• December 24, 2020
  • Finally! It’s that time of the year.

    It’s December and the festival season has begun. Yes, Christmas is around the corner, and everyone is in a festive mood. People celebrate Christmas with great zest and enthusiasm all over the world. People in different countries celebrate Christmas differently. Christmas celebrations amongst Canadians are also quite diverse; some have entirely secular celebrations, some religious, and some both.

    Let us look at how you can celebrate Christmas in Canada.

    On Christmas day, 25th December, people in Canada like to sit together with their families to wine and dine and exchange Christmas presents. Usually, there’s roasted turkey with all the trimmings like mashed potatoes, vegetables and eggnog followed by some scrumptious desserts such as fruit cake, mincemeat tarts and plum pudding.
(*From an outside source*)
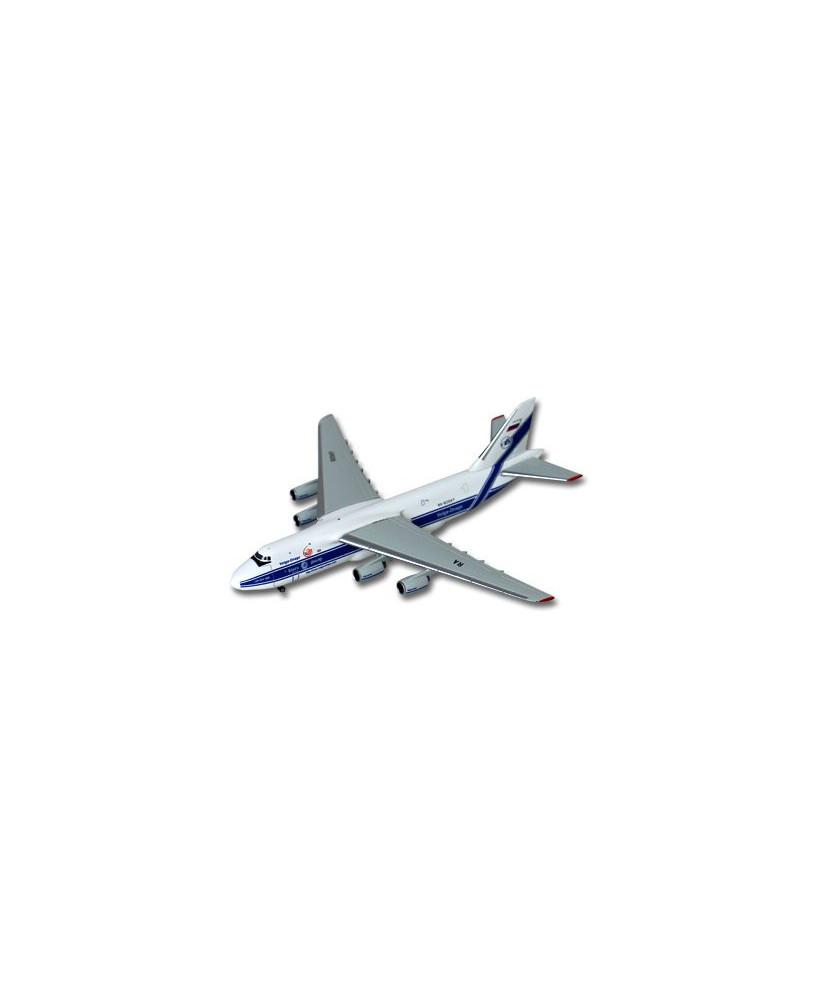 Maquette métal Antonov Volga-Dnepr AN124 - 1/500e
Many Canadians like to leave home and brave the cold for a feast and some shopping, but in these pandemic times, food delivery in swift current along with more online shopping is probably the best suitable option.

    Canadians love decorating their house with Christmas trees, lights, and other decorative items. Often there are Christmas stockings hung by the chimney, for Santa grant the wish. Christmas crackers are also popular with many people in Canada.
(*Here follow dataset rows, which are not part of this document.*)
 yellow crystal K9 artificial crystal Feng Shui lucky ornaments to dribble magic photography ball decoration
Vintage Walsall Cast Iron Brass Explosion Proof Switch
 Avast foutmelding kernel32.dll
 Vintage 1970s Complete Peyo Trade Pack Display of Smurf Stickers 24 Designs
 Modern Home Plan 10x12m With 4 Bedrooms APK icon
    Christmas in Canada is a total delight.

    One of the largest and oldest Santa Clause parades in the world happens in Toronto. It started over 100 years back and now is a massive event with over 2000 people taking part in it. Not sure if the same will go on this year as well due to the outbreak of a pandemic, but food delivery in swift current can come as a saviour to celebrate Christmas in Canada.

    There’s the tradition of Belsnickeling on the south shore of Nova Scotia over Christmas. People dress up in funny Santa outfits singing and playing instruments and go from door to door until the house owner guesses who the person is. It is especially famous in West and East Green Harbour.
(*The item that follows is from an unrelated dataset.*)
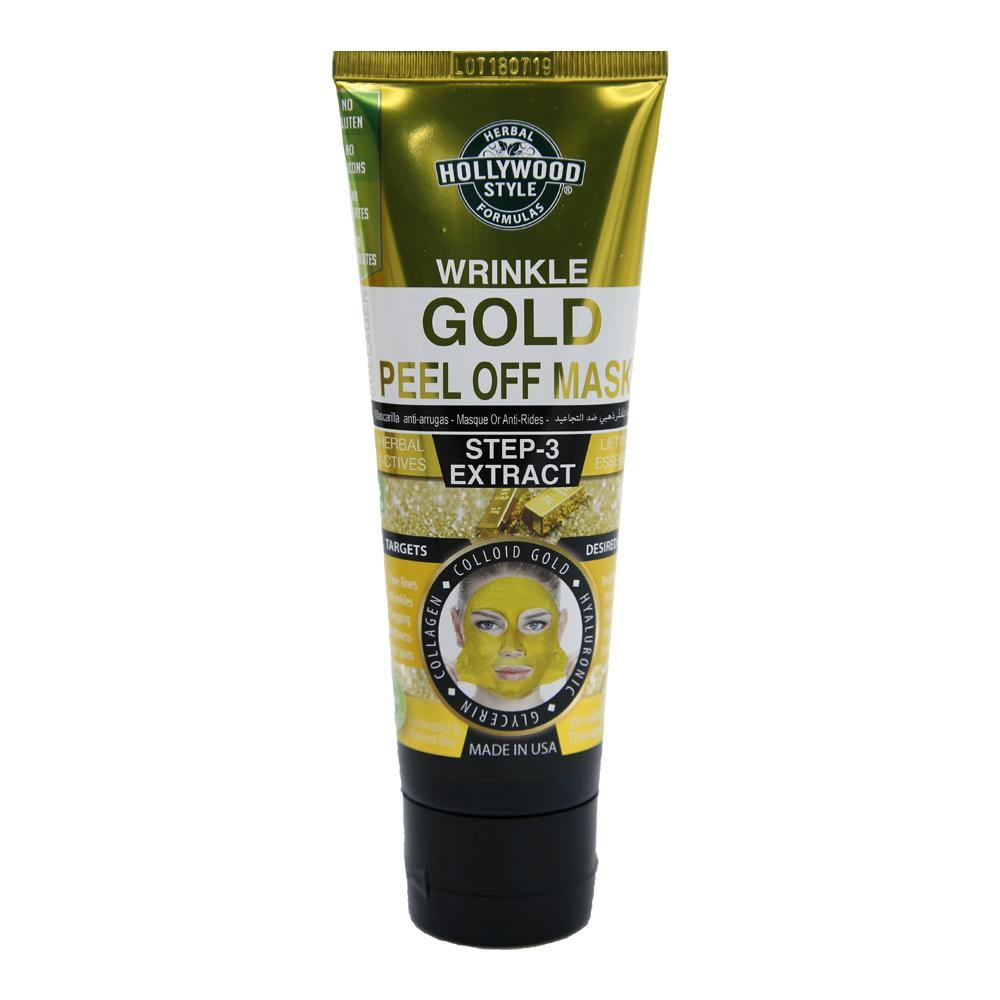 Hollywood Wrinkle Gold Peel Off Mask - shoppingtime.pk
    Some people in Northern Canada also plan a Taffy Pull allowing single women to find their most eligible single men. Quite interesting, right?

    A lot of families in Canada have cookie-baking parties. They bring the recipe of their version of Christmas cookies, bake them together and then exchange them with the other families present in the cookie-baking party. At the end of the cookie-baking session, each family returns home with a wide range of cookies to celebrate to enjoy over the Christmas season.

    Apart from all the traditional aspects of celebrating Christmas in Canada, there is a fun fact also. Canada grows a lot of Christmas trees and exports over 2 million Christmas trees to over 20 countries, including Thailand and France.

    So, if you can’t celebrate Christmas in Canada, you might as well take a little piece of the country with you.